**PROVIDED DATA:**
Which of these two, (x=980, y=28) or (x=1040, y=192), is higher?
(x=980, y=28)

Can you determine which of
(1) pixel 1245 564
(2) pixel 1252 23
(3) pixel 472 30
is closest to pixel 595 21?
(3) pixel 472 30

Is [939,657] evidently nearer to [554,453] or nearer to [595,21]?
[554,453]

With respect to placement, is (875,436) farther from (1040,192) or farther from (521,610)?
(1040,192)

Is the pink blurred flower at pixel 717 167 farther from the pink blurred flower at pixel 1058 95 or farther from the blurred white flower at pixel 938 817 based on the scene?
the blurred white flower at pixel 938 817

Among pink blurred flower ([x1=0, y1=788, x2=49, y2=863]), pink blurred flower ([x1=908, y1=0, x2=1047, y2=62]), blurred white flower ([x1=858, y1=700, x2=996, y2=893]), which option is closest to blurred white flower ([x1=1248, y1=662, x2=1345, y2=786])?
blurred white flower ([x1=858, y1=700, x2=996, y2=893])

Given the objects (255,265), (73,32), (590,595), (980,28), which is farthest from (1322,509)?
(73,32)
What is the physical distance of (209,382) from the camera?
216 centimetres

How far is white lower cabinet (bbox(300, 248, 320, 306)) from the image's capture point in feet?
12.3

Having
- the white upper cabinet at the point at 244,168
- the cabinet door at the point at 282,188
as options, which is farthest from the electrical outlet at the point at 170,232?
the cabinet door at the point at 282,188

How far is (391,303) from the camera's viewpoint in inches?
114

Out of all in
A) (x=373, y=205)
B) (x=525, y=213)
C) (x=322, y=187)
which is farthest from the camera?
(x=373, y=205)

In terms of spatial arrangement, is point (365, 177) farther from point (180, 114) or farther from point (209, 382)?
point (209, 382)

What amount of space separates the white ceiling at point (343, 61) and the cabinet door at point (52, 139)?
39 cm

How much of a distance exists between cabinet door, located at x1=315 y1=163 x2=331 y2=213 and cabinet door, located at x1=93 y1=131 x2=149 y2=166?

**TO BE DONE:**
Reproduce all of the data above word for word, keeping every line in its original order.

**FINISHED EXERCISE:**
Which of these two, (x=980, y=28) or (x=1040, y=192), is higher?
(x=980, y=28)

Can you determine which of
(1) pixel 1245 564
(2) pixel 1252 23
(3) pixel 472 30
is closest to pixel 595 21?
(3) pixel 472 30

Is [939,657] evidently nearer to [554,453] or nearer to [595,21]?
[554,453]

With respect to placement, is (875,436) farther from (1040,192) or farther from (521,610)?
(1040,192)

Is the pink blurred flower at pixel 717 167 farther from the pink blurred flower at pixel 1058 95 or farther from the blurred white flower at pixel 938 817 based on the scene?
the blurred white flower at pixel 938 817

Among pink blurred flower ([x1=0, y1=788, x2=49, y2=863]), pink blurred flower ([x1=908, y1=0, x2=1047, y2=62]), blurred white flower ([x1=858, y1=700, x2=996, y2=893]), which option is closest to blurred white flower ([x1=1248, y1=662, x2=1345, y2=786])?
blurred white flower ([x1=858, y1=700, x2=996, y2=893])

Given the objects (255,265), (73,32), (590,595), (980,28), which is farthest from (1322,509)?
(73,32)
What is the physical distance of (209,382) from the camera?
216 centimetres

How far is white lower cabinet (bbox(300, 248, 320, 306)) from the image's capture point in feet?
12.3

Having
- the white upper cabinet at the point at 244,168
- the cabinet door at the point at 282,188
as options, which is farthest from the electrical outlet at the point at 170,232?
the cabinet door at the point at 282,188

How far is (391,303) from the camera's viewpoint in inches?
114

Out of all in
A) (x=373, y=205)
B) (x=525, y=213)
C) (x=322, y=187)
which is farthest from the camera?
(x=373, y=205)

In terms of spatial arrangement, is point (365, 177) farther from point (180, 114) or farther from point (209, 382)?
point (209, 382)

What amount of space separates the white ceiling at point (343, 61) and the cabinet door at point (52, 139)?
39 cm

How much of a distance exists between cabinet door, located at x1=315 y1=163 x2=331 y2=213 and cabinet door, located at x1=93 y1=131 x2=149 y2=166?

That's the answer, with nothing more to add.